Die Konzentration der Automobilhersteller auf humanoide Roboter basiert auf zwei Hauptgründen:

  • Technologische Synergien: Intelligente Autos und humanoide Roboter haben viele gemeinsame Komponenten – beides benötigt beispielsweise AI-Systeme, Sensoren und Motoren. Die Überlappung der Industrieketten beträgt 60–70 %. Für Automobilhersteller ist der Übergang zu humanoiden Robotern daher relativ einfach.
  • Neue Geschäftsmöglichkeiten: Der Automobilmarkt ist sehr wettbewerbsintensiv, und die Gewinne schrumpfen zunehmend. Humanoide Roboter werden als „nächster Billionenmarkt“ angesehen – mit einem noch größeren Potenzial als der Automobilmarkt selbst. Daher sehen viele Hersteller darin eine neue Einnahmequelle. Tesla beispielsweise betont, dass Roboter zukünftig von zentraler Bedeutung sein werden, während Xpeng sie als „Krönung der maschinellen Intelligenz“ beschreibt.

3. Wie groß ist der Markt für humanoide Roboter? Ein Markt im Billionenbereich – aber noch in der Anfangsphase

Experten sind optimistisch:

  • Marktprognosen: Manche schätzen den Markt auf einen Wert von mehreren Billionen Euro, sogar größer als den Automobilmarkt. Citibank prognostiziert bis 2050 ein globales Marktvolumen von 7 Billionen US-Dollar und eine Roboterzahl von 648 Millionen Einheiten (fast die Hälfte der aktuellen Weltautoflotte).
  • Aktueller Stand: Der Markt befindet sich jedoch noch in seinen Anfängen; die meisten Produkte sind Prototypen, die bisher nicht in großem Umfang verkauft wurden. Einige Unternehmen nutzen den Hype nur, ohne tatsächliche Technologie.

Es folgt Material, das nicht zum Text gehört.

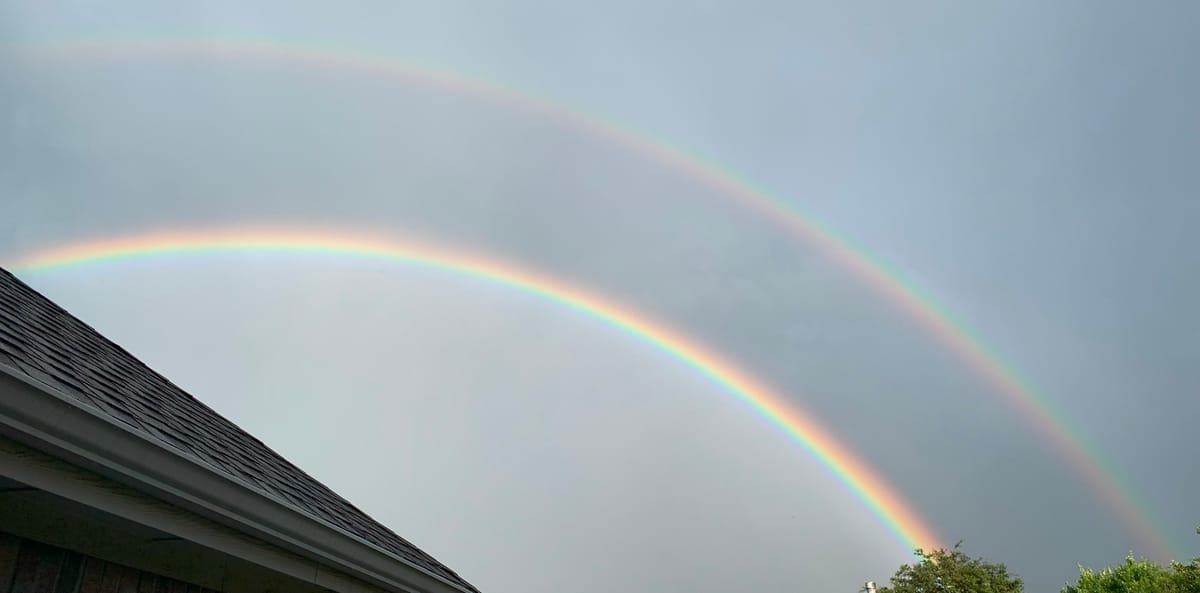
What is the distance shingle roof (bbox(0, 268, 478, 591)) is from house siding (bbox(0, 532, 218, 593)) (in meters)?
0.61

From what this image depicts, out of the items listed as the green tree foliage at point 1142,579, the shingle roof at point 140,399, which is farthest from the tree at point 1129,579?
Answer: the shingle roof at point 140,399

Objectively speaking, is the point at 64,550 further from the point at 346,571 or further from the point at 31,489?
the point at 346,571

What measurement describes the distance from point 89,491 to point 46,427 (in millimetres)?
462

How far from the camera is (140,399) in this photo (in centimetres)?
555

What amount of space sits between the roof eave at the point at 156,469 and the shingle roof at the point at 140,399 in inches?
5.3

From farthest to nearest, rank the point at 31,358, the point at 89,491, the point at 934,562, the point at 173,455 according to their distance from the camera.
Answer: the point at 934,562
the point at 31,358
the point at 173,455
the point at 89,491

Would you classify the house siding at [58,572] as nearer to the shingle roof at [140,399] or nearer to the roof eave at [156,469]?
the roof eave at [156,469]

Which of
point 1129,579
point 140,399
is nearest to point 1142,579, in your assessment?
point 1129,579

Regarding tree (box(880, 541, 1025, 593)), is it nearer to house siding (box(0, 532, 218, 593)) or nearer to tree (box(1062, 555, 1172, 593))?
tree (box(1062, 555, 1172, 593))

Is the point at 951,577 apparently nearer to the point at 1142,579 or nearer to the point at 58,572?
the point at 1142,579

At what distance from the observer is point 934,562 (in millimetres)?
39594

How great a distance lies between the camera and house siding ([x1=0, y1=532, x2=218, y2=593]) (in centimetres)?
321

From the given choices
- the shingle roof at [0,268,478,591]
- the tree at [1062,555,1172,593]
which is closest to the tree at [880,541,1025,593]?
the tree at [1062,555,1172,593]

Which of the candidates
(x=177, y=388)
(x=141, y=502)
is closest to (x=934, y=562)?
(x=177, y=388)
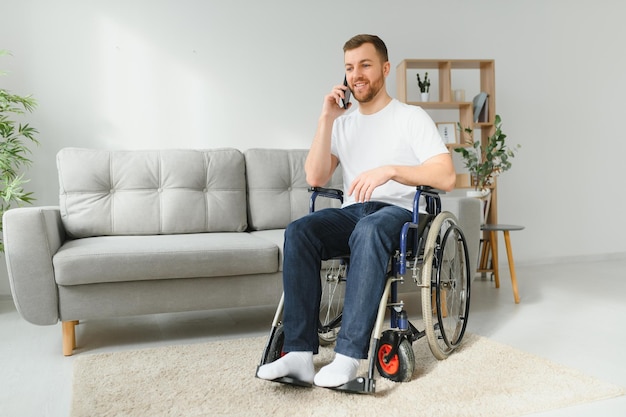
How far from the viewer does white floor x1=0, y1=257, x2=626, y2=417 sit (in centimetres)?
185

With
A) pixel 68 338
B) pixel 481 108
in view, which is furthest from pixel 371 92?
pixel 481 108

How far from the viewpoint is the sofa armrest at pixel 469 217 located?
9.18 ft

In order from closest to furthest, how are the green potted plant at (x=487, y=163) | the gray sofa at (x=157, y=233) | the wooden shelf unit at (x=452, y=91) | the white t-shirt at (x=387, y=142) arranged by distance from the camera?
the white t-shirt at (x=387, y=142), the gray sofa at (x=157, y=233), the green potted plant at (x=487, y=163), the wooden shelf unit at (x=452, y=91)

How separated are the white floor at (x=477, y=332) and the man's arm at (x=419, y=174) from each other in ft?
2.47

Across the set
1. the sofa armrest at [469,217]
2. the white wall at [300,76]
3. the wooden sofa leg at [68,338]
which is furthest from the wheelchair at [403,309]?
the white wall at [300,76]

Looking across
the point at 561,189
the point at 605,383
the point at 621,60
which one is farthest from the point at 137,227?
the point at 621,60

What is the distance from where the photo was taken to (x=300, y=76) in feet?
12.6

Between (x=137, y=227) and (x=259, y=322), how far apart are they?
0.74m

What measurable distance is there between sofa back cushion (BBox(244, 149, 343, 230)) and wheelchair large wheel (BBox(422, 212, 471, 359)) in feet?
2.93

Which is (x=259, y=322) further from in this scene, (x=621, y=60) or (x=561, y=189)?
(x=621, y=60)

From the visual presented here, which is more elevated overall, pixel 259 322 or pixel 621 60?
pixel 621 60

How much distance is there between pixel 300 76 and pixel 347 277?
232 cm

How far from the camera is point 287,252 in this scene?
184cm

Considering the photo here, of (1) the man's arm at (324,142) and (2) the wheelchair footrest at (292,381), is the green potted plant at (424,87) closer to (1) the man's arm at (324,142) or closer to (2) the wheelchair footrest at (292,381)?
(1) the man's arm at (324,142)
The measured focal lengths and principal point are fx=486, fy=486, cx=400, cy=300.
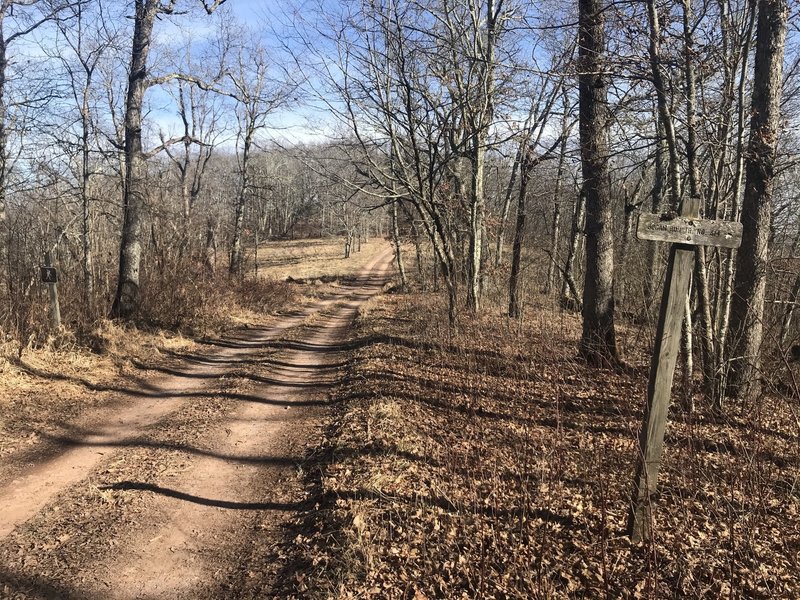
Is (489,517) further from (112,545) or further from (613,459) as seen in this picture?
(112,545)

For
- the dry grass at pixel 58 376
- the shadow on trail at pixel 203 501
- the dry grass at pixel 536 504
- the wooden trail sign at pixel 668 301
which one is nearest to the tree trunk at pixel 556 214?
the dry grass at pixel 536 504

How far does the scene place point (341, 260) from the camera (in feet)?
163

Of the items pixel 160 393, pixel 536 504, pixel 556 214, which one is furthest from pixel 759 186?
pixel 556 214

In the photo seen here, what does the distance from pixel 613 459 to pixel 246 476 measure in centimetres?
392

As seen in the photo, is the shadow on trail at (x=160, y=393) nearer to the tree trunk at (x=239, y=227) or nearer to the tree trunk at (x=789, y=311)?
the tree trunk at (x=789, y=311)

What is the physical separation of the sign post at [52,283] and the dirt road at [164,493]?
219 centimetres

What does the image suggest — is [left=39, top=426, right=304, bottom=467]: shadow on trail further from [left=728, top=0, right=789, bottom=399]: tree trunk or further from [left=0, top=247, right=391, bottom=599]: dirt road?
[left=728, top=0, right=789, bottom=399]: tree trunk

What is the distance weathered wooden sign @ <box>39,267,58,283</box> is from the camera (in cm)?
866

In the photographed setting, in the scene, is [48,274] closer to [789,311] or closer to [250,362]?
[250,362]

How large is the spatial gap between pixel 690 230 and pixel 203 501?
15.8 ft

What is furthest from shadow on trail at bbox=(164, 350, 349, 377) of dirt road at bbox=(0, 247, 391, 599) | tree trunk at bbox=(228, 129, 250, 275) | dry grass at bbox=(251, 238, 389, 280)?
dry grass at bbox=(251, 238, 389, 280)

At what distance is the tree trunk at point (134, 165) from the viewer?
11.0 m

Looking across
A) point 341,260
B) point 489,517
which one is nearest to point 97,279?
point 489,517

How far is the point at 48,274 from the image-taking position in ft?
28.6
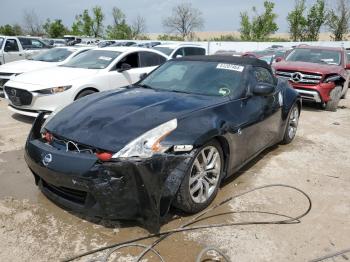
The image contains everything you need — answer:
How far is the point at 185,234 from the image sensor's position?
3410 mm

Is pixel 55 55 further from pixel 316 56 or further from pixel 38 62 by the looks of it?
pixel 316 56

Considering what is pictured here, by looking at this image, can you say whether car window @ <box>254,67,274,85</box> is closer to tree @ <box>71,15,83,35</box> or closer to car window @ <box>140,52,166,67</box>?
car window @ <box>140,52,166,67</box>

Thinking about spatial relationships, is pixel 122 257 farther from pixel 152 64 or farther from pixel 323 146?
pixel 152 64

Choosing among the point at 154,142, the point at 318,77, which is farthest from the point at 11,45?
the point at 154,142

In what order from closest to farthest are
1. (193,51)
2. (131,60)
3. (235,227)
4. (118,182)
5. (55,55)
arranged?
1. (118,182)
2. (235,227)
3. (131,60)
4. (55,55)
5. (193,51)

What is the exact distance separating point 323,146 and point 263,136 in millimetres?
2000

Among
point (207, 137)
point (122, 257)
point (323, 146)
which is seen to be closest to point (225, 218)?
point (207, 137)

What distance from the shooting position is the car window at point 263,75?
16.8 ft

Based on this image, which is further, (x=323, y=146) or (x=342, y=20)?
(x=342, y=20)

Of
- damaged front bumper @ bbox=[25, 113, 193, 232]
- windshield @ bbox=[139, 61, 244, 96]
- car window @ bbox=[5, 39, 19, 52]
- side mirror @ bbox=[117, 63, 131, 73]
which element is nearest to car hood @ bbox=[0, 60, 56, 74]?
side mirror @ bbox=[117, 63, 131, 73]

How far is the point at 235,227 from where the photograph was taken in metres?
3.59

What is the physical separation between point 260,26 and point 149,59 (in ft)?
149

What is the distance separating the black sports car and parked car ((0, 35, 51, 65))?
10.1 m

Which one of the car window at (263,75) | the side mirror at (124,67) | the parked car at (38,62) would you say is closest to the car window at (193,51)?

4. Branchenzustand: Tesla führt voran – in China dominiert noch der Konzeptbau

Der aktuelle Stand auf dem Markt für humanoide Roboter ist folgender:

  • Tesla in Führung: Im ersten Quartal 2026 kündigte das Unternehmen an, dass die dritte Generation des Roboters Optimus V3 voraussichtlich Mitte des Jahres veröffentlicht und ab Juli/August in Serie produziert wird – Tesla ist damit der nahste Anbieter einer kommerziellen Lösung.
  • Chinesische Automobilhersteller folgen: GAC hat den GoMate, Xpeng den IRON vorgestellt, doch beide befinden sich noch in der Ausstellungsphase und wurden nicht wirklich im Einsatz genommen.
  • Hauptchallenges: Die größten Herausforderungen liegen in der Technologieentwicklung und der kommerziellen Umsetzung. Roboter müssen flexibler werden und die Kosten müssen sinken (derzeit sind sie oft sehr teuer – nur wenige Familien oder Unternehmen können sich solche Roboter leisten). Experten sagen, dass in China vor einer echten Markteinführung noch viel zu tun ist.

Fazit

Die Investitionen der Automobilhersteller in humanoide Roboter basieren auf technologischen Vorteilen und Marktbedarf – doch der Markt befindet sich noch in einer Phase des Konzeptbaus. BYDs Strategie (Selbstentwicklung kombiniert mit Investitionen) ist relativ realistisch. Für einen echten Gewinn muss die Technologie jedoch weiterreifen und die Kosten sinken, was voraussichtlich einige Jahre dauern wird. Für die Allgemeinbevölkerung besteht derzeit kein Grund zur Eile; es lohnt sich, abzuwarten, wie die Automobilhersteller ihre Visionen in die Realität umsetzen.